The storm crossed the Big Bend region as a category 1 storm early on Monday near Steinhatchee, a tiny community in northern Florida of less than 1000 residents on Florida’s Gulf Coast.
It had maximum sustained winds of 129km/h and was moving northeast at 17km/h, the National Hurricane Center in Miami said.
The storm made landfall in one of the least-populated areas of Florida, but forecasters warned heavy rain could spawn catastrophic flooding in Florida, South Carolina and Georgia.
Nearly 214,000 customers were without power in Florida on Monday morning, according to PowerOutage.com.

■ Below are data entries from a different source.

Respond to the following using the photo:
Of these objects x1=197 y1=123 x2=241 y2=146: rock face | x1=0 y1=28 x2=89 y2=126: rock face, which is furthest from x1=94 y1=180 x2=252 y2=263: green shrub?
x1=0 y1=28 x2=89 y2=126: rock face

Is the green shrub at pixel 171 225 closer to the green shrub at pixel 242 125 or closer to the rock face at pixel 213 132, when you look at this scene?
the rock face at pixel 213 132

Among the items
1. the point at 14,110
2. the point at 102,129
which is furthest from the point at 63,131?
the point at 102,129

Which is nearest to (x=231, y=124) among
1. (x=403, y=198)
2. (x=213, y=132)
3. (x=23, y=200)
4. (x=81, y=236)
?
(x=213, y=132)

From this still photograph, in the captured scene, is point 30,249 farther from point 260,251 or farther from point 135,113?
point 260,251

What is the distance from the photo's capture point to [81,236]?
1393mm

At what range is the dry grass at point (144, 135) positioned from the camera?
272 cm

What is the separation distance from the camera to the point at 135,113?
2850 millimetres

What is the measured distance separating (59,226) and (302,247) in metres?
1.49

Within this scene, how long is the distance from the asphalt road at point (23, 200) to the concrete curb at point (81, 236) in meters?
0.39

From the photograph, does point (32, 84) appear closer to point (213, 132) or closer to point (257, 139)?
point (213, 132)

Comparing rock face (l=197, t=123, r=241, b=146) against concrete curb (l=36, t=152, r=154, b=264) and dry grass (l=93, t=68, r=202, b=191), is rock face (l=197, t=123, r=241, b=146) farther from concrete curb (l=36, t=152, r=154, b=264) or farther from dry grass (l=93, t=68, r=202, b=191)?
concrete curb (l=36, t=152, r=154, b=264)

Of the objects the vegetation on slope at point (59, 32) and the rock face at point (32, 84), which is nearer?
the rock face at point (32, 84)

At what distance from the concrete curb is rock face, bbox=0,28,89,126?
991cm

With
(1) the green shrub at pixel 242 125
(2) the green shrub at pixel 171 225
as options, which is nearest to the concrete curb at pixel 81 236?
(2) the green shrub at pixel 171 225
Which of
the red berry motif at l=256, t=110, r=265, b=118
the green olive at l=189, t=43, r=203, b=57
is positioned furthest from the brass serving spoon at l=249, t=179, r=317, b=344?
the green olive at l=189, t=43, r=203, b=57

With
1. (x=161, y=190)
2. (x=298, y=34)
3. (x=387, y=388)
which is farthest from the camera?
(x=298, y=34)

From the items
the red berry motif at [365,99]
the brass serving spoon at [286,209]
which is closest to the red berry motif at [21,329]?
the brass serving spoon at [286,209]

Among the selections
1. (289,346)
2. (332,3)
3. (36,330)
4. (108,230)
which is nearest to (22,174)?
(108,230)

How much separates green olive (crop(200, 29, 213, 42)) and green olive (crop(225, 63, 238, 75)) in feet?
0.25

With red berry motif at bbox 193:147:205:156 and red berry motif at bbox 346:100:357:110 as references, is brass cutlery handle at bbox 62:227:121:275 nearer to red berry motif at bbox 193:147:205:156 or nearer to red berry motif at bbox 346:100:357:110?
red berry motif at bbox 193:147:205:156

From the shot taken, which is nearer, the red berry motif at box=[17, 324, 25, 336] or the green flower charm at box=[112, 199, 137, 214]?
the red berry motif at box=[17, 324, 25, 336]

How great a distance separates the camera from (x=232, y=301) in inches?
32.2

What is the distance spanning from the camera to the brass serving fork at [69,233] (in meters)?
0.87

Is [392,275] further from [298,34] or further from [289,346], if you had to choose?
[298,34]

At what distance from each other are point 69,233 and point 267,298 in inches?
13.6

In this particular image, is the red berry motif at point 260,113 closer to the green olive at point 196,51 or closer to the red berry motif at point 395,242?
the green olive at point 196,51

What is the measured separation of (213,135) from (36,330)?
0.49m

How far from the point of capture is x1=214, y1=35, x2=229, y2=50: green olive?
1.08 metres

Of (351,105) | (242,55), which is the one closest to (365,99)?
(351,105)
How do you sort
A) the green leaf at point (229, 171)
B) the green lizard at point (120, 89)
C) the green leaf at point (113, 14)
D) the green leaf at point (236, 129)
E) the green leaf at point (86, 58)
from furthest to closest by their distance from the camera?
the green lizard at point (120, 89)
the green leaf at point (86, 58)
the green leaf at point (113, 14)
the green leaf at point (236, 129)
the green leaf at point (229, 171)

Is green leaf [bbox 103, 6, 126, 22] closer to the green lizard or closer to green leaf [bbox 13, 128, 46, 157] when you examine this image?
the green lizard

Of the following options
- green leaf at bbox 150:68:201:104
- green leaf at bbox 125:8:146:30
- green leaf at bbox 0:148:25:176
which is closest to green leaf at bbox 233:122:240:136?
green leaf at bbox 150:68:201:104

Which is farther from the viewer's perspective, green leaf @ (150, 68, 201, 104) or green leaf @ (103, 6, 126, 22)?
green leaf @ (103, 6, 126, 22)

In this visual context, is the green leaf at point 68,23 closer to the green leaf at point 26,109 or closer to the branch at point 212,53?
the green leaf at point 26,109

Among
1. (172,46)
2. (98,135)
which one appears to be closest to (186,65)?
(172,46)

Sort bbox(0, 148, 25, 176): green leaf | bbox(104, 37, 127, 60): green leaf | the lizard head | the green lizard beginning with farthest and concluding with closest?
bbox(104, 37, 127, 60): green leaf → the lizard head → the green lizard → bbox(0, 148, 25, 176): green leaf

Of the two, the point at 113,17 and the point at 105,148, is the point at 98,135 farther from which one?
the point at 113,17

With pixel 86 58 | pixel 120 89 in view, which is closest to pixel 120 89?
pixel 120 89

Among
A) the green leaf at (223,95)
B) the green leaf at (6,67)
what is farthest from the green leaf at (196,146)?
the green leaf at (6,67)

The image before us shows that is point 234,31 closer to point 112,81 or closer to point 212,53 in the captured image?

A tornado watch also was in effect for parts of Florida and Georgia on Monday.
“Right now, we are to trying secure everything from floating away,” said Sheryl Horne, whose family owns the Shell Island Fish Camp along the Wakulla River in St. Marks, Florida, where some customers moved their boats inland.
The sparsely populated Big Bend region in the Florida Panhandle also was hit in 2023 by Hurricane Idalia, which made landfall as a category 3 hurricane.
The National Weather Service in Tallahassee said Monday morning that heavy flooding was the biggest concern in the Big Bend regions, with storm surge expected across Apalachee Bay.
Debby was expected to move eastward over northern Florida and then stall over the coastal regions of Georgia and South Carolina, thrashing the region with potential record-setting rains totalling up to 76 centimetres beginning on Tuesday.
Officials also warned of life-threatening storm surge along Florida’s Gulf Coast, with up to three metres of inundation expected on Monday between the Ochlockonee and Suwannee rivers.
“There’s some really amazing rainfall totals being forecast and amazing in a bad way,” hurricane centre director Michael Brennan said at a briefing.
“That would be record-breaking rainfall associated with a tropical cyclone for both the states of Georgia and South Carolina if we got up to the 30-inch (76cm) level.”
Flooding could last through Friday and is expected to be especially severe in low-lying areas near the coast, including Savannah, Georgia; Hilton Head, South Carolina; and Charleston, South Carolina.
Debby is the fourth named storm of the 2024 Atlantic hurricane season after Tropical Storm Alberto, Hurricane Beryl and Tropical Storm Chris, all of which formed in June.
In the eastern Pacific, tropical storms Carlotta, Daniel and Emilia all churned over the ocean, but they weren’t threatening land.